• _GIVEN TASK_:
Continue the festival review of "Quizoola" and "Oog" below from its last line.

I popped into "Quizoola" which ran from 3pm - 9pm and involved two clowns answering questions for 6 hours. Audience members were not expected to sit there for the entire 6hrs,  however, they can come and go as they please. It's an interesting experiment.  There are parts that are funny, parts that offer insight into these people's lives and thoughts and parts that are just a bit dull. For a while it seemed that some character work was breaking through,  which they speculated had been "bad material" due to the fact they'd veered away from the normal questions (of which there are a big stack - at least 100 pages).

After Forest Fringe, I headed to dancebase in Grassmarket for a physical theatre piece called "Oog". This is a solo performance from Al Seed. On his website it states "The focus [...] is the creation of visually striking physical theatre" and it certainly is that. As you walk into the space you can't help but admire the scene. A figure sits in a chair, downstage centre, hunched down into a trench coat with an over sized collar. Upstage, off-centre, a ladder leads up into a metal tube, a bright light beams down through the tube. This seems to be the exit. The exit from the locked cellar which we are told is the setting, or the exit from the shell shocked soldiers tortured mind? 
The lighting was incredibly striking for this piece as was the costume and nightmarish clown make up. The staccato movement was insect like and reminded me at one point of stop animation. Again, very visually rich.
.... His clown makeup still smudged and smeared though.
It always does.

• _MATERIAL SUPPLIED_:
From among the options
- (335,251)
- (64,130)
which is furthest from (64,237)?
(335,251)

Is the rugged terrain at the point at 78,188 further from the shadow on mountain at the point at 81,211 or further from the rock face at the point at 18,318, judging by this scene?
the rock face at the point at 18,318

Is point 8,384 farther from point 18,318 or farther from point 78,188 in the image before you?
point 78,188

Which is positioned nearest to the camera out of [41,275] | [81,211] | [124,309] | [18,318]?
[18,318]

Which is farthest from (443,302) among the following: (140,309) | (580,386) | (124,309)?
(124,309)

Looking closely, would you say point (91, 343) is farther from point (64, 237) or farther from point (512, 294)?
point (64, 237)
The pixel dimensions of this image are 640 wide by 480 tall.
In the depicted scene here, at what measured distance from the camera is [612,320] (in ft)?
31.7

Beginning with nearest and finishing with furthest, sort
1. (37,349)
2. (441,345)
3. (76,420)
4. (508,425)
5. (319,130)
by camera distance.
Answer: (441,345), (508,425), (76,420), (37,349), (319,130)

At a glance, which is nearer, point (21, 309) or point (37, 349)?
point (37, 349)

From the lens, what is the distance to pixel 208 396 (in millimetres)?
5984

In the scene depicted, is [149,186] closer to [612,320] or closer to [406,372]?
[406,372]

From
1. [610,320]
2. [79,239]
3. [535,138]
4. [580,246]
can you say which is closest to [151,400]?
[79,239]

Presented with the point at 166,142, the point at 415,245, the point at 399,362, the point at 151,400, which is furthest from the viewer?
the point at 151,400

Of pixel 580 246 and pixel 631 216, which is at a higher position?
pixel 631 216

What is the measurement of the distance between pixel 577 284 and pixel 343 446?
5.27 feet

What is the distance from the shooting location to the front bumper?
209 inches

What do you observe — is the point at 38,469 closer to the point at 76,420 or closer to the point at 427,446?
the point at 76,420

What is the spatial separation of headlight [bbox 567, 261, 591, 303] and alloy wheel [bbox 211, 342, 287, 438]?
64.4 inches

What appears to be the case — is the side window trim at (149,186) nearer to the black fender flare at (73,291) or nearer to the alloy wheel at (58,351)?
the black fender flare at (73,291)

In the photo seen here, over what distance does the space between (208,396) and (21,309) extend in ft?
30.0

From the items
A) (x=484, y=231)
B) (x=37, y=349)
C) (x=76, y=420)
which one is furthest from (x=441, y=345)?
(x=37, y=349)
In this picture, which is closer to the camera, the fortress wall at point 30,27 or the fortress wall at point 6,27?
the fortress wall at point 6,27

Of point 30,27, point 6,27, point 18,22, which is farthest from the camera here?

• _TASK OUTPUT_:
Friday, 21 August 2015

Edfest Day 16: The World's Craziest Café

I was "ushering" for Volcano Theatre's  "Black Stuff" at the biscuit factory warehouse building today - and by ushering I mean sitting on a plastic chair by the entrance incase any late comers dropped by and needed directing... They didn't. It was cold and I needed to pee (much like now, on the bus - why is there no where to pee in Edinburgh after 11? It's gonna be an uncomfortable half hour folks) when the "chef" from Scottee's Social, in the main biscuit factory building across the road, came by to try and pillage some customers. I told him there were only 5 people in and they didn't seem the type.

Given that I was so desperate to pee and the toilet was in the main building,  I thought "hey why not drop in" - from out in the street there was much laughter and applause and it sounded like quite a hootenanny. Forest Fringe had the opening night party at this venue with these people so it wasn't unfamiliar territory.

I entered the café after my much needed pee (I really have to stop thinking about peeing) and the only people in there were the performers, a bar man with his tshirt pulled up behind his neck, the check in lady and the chef.....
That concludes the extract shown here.